Les francophones (dés)unis

S’ils ont changé, les anciens FDF n’ont toutefois pas perdu de leur vigueur sur le terrain communautaire.  » Nous restons les plus grands pourfendeurs de la N-VA, qui nie les Bruxellois et les Wallons, et nous dénonçons sans relâche la mainmise flamande sur l’Etat fédéral « , insistent les responsables du centre Jacques Georgin. Le leitmotiv est aussi le suivant :  » Tous les partis francophones se rendent désormais compte que la sixième réforme de l’Etat était une erreur. Nous étions les seuls à avoir vu la catastrophe que cela annonçait pour Bruxelles et la Wallonie.  »

DéFI est issu d’un FDF créé en 1964 pour défendre les intérêts bruxellois. C’est sans doute le parti le plus en phase aujourd’hui avec une évolution durable : le renforcement de l’identité régionale de la capitale. Depuis 2012, il essaie difficilement de porter en Wallonie le concept un peu théorique de  » défense des francophones « . En cette ère d’autonomie accrue pour les entités fédérées, DéFI a une belle carte à jouer en matière d’identité.  » L’idée d’une Fédération Wallonie-Bruxelles remonte à une proposition déposée au parlement par mon père, André Lagasse, en 1991, insiste Charles-Etienne Lagasse. Il prônait cette solidarité entre les deux Régions bien avant que les socialistes Rudy Demotte et Charles Picqué ne reprennent le concept en 2008. Nous sommes aussi le seul parti qui ne souhaite pas remettre en cause les compétences communautaires en matière d’enseignement ou de culture.  »

Le politologue Jean-Benoit Pilet est plus réservé au sujet de cette présumée cohérence institutionnelle.  » En réalité, le parti continue à éviter de trancher entre son aile plus régionaliste portée par Didier Gosuin ou Emmanuel De Bock et celle plus francophone incarnée par le président Olivier Maingain. Pour l’instant, ils ont su éviter le point de rupture. Mais cela risque d’être plus difficile si, au pouvoir, ils devaient trancher un sujet sensible comme la régionalisation de l’enseignement.  » Une certitude : DéFI veut aller de l’avant sur ce terrain, quitte à heurter frontalement cette N-VA qui est, aussi, paradoxalement, une source d’inspiration parce qu’elle porte un projet fort pour la Flandre.

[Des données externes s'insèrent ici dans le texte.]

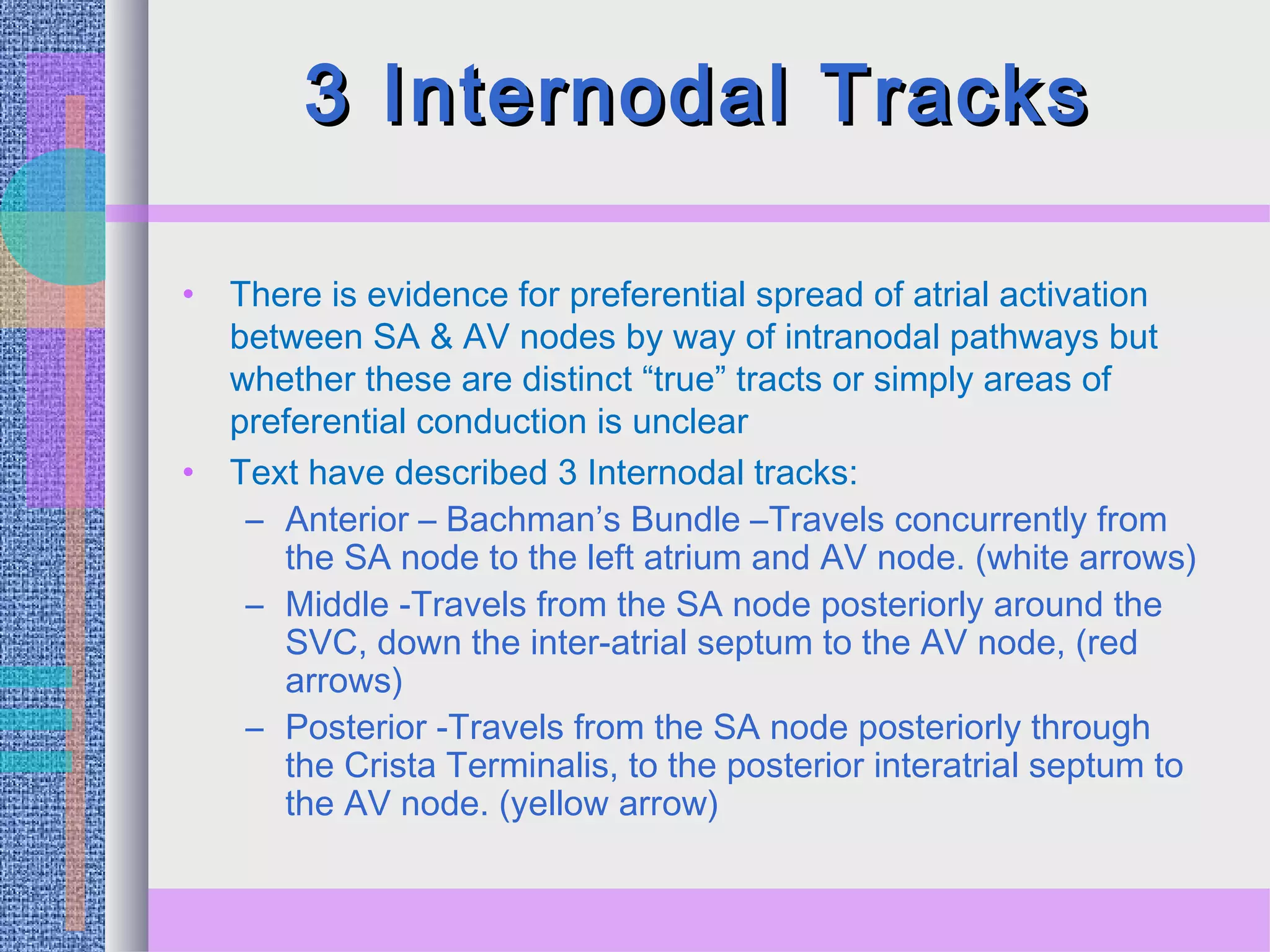 3 Internodal Tracks

• There is evidence for preferential spread of atrial activation between SA & AV nodes by way of intranodal pathways but whether these are distinct “true” tracts or simply areas of preferential conduction is unclear

• Text have described 3 Internodal tracks:
– Anterior – Bachman’s Bundle –Travels concurrently from the SA node to the left atrium and AV node. (white arrows)
– Middle -Travels from the SA node posteriorly around the SVC, down the inter-atrial septum to the AV node, (red arrows)
– Posterior -Travels from the SA node posteriorly through the Crista Terminalis, to the posterior interatrial septum to the AV node. (yellow arrow)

 » Je reproche moins aux partis flamands de savoir ce qu’ils veulent pour la Flandre qu’aux francophones de ne pas savoir ce qu’ils veulent pour eux-mêmes « , nous disait un jour Olivier Maingain. Tout un programme. Celui-là même que DéFI espère incarner en cette époque où la désunion des francophones est pourtant à son paroxysme.

La garde rapprochée

– Caroline Persoons. Députée bruxelloise et francophone, active sur le front scolaire.

– Emmanuel De Bock. Chef de groupe au parlement bruxellois. Une figure montante.

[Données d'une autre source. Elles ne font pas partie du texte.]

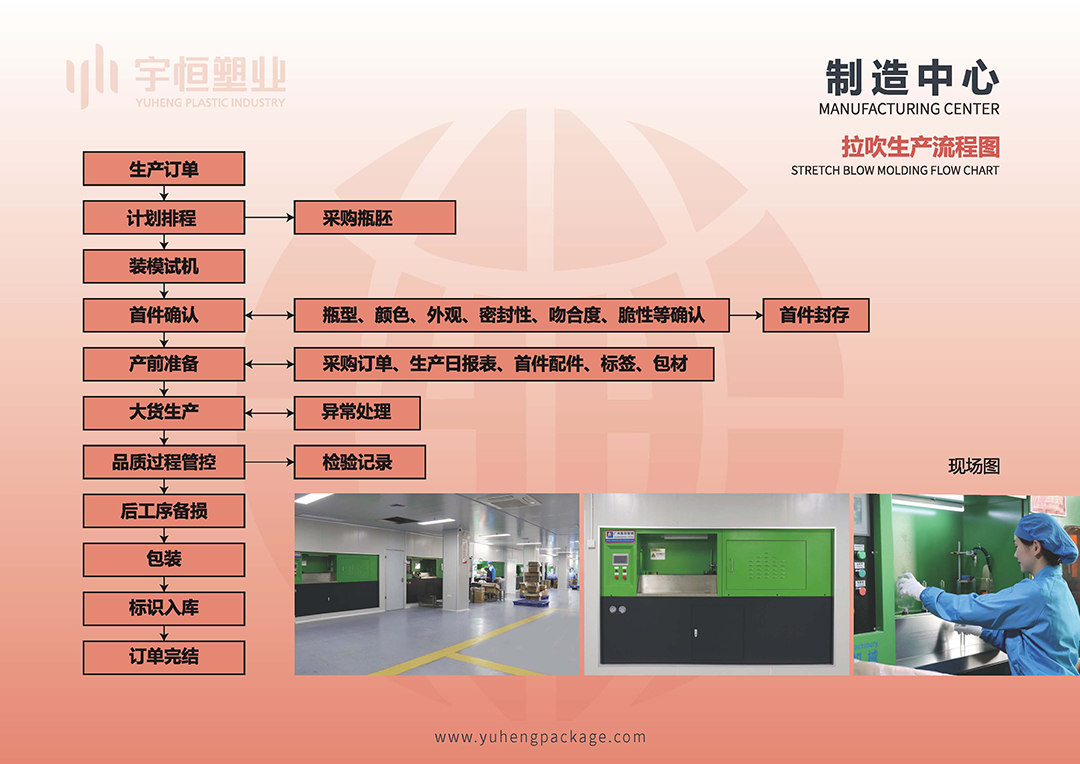 宇恒塑业
YUHENG PLASTIC INDUSTRY

制造中心
MANUFACTURING CENTER

拉吹生产流程图
STRETCH BLOW MOLDING FLOW CHART

生产订单

计划排程

采购瓶胚

装模试机

首件确认

瓶型、颜色、外观、密封性、吻合度、脆性等确认

首件封存

产前准备

采购订单、生产日报表、首件配件、标签、包材

大货生产

异常处理

品质过程管控

检验记录

后工序备损

包装

标识入库

订单完结

现场图

www.yuhengpackage.com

– Cécile Jodogne. Secrétaire d’Etat bruxelloise (Commerce extérieur…). Déterminée.

– Charles-Etienne Lagasse. Fils d’un des fondateurs. Président du service d’études.

– Christophe Verbist. Directeur du service d’études. Un fidèle, ex-chef de cabinet de Maingain.

– Véronique Caprasse. Députée fédérale et échevine à Crainhem. Le visage de la périphérie.

– Michel Colson. Trésorier. Député très actif à la Région bruxelloise.

– Martine Payfa. Députée bruxelloise, ex-bourgmestre de Watermael-Boitsfort.

– Jonathan Martin. Vice-président du parti, le nouvel homme fort wallon.

– Fabian Maingain. Fils du président. Celui qui doit faire basculer Bruxelles-Ville.